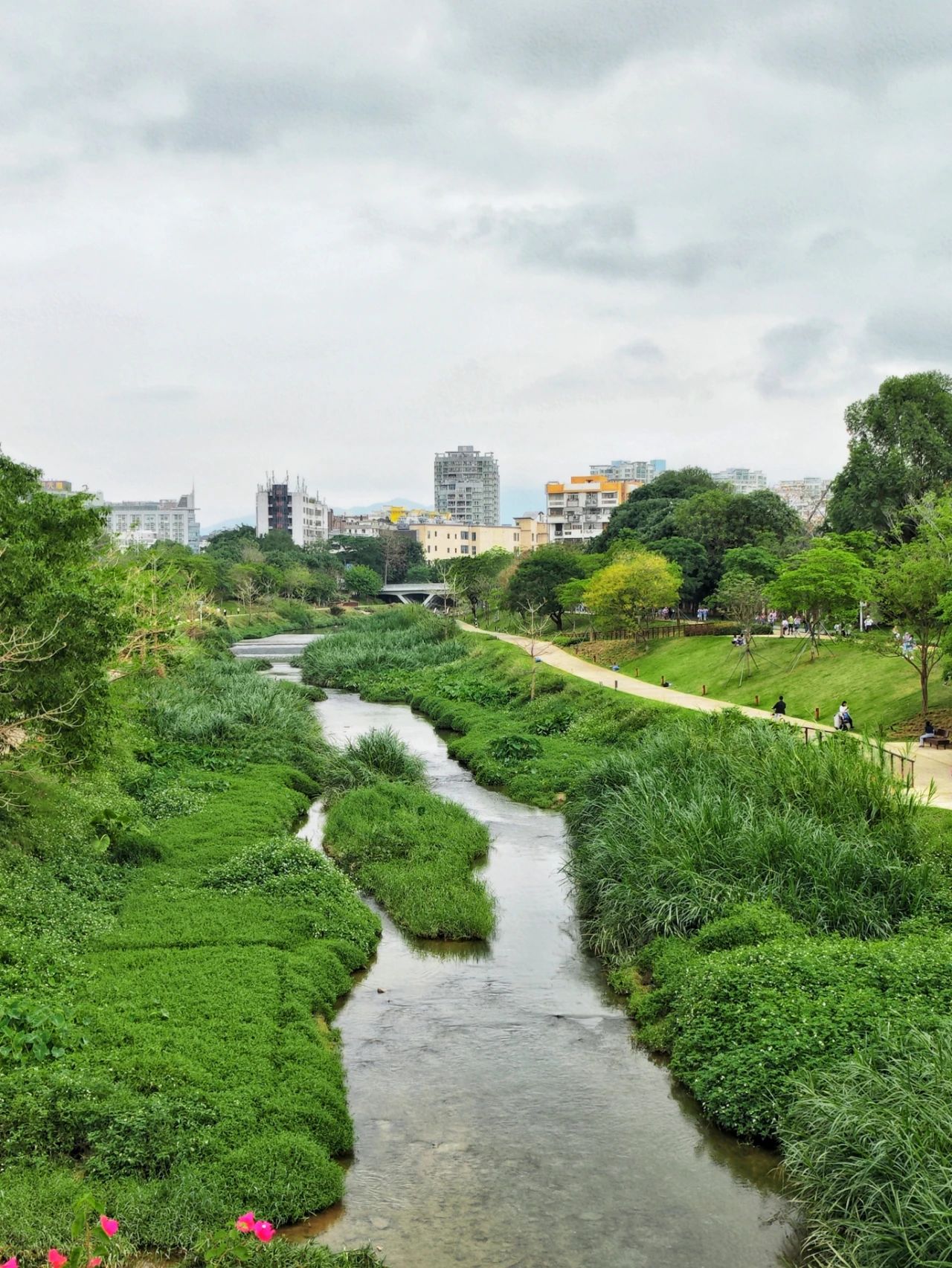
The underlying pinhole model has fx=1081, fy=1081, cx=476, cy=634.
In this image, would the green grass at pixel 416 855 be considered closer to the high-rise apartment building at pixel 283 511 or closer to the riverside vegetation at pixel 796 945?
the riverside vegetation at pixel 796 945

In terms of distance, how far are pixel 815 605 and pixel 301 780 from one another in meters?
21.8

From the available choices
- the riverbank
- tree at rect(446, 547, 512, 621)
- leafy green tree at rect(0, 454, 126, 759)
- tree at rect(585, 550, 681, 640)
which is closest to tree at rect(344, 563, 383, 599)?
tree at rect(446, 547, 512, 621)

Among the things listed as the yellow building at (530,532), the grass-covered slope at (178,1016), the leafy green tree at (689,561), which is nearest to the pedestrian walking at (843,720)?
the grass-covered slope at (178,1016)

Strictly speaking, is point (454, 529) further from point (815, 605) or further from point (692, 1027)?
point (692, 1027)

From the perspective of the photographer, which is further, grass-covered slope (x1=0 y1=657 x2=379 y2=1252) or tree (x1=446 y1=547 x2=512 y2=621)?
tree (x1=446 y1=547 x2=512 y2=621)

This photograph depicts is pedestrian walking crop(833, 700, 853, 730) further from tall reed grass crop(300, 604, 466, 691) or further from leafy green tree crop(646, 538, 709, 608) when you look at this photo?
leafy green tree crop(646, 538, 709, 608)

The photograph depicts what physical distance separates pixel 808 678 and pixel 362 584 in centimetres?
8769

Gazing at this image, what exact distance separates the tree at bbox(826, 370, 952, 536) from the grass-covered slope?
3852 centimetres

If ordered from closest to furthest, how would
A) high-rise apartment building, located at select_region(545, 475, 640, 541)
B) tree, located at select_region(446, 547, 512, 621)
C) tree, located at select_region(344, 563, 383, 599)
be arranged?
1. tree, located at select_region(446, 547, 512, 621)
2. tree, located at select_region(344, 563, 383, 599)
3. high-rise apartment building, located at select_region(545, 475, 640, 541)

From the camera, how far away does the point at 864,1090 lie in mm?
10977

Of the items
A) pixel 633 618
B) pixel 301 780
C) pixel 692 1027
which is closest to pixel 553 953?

+--

- Given request:
Copy the whole listing above word for word, and leave out the picture.

- Solution to the exercise:
The underlying pinhole model has fx=1081, fy=1081, cx=476, cy=634.
In this image, would the green grass at pixel 416 855 be considered closer to the high-rise apartment building at pixel 283 511 or closer to the riverside vegetation at pixel 796 945?
the riverside vegetation at pixel 796 945

In terms of distance, how far are pixel 815 605 and pixel 301 780 from one another in meters?
21.8

From the available choices
- the riverbank
- tree at rect(446, 547, 512, 621)
- leafy green tree at rect(0, 454, 126, 759)
- tree at rect(585, 550, 681, 640)
which is closest to tree at rect(344, 563, 383, 599)?
tree at rect(446, 547, 512, 621)

Among the things listed as the yellow building at (530,532), the grass-covered slope at (178,1016), the leafy green tree at (689,561), which is nearest to the pedestrian walking at (843,720)?
the grass-covered slope at (178,1016)

Strictly speaking, is point (454, 529) further from point (815, 605) or further from point (692, 1027)?
point (692, 1027)

From the perspective of the photographer, which is further, grass-covered slope (x1=0 y1=657 x2=379 y2=1252) or tree (x1=446 y1=547 x2=512 y2=621)?
tree (x1=446 y1=547 x2=512 y2=621)

This photograph depicts is pedestrian walking crop(833, 700, 853, 730) further from tall reed grass crop(300, 604, 466, 691) or further from leafy green tree crop(646, 538, 709, 608) when you look at this photo?
leafy green tree crop(646, 538, 709, 608)

The photograph depicts what physical distance separates pixel 808 678 and pixel 362 584 in centimetres?
8769

Gazing at this image, what exact distance separates the tree at bbox(826, 370, 952, 536) from the grass-covered slope?
3852 centimetres

If ordered from closest to furthest, how would
A) high-rise apartment building, located at select_region(545, 475, 640, 541)
B) tree, located at select_region(446, 547, 512, 621)
C) tree, located at select_region(344, 563, 383, 599)
be arranged?
1. tree, located at select_region(446, 547, 512, 621)
2. tree, located at select_region(344, 563, 383, 599)
3. high-rise apartment building, located at select_region(545, 475, 640, 541)

From the camera, how far away does the point at 864,1090 lie in mm?
10977

Of the items
A) pixel 633 618
B) pixel 301 780
C) pixel 692 1027
which is closest to pixel 553 953?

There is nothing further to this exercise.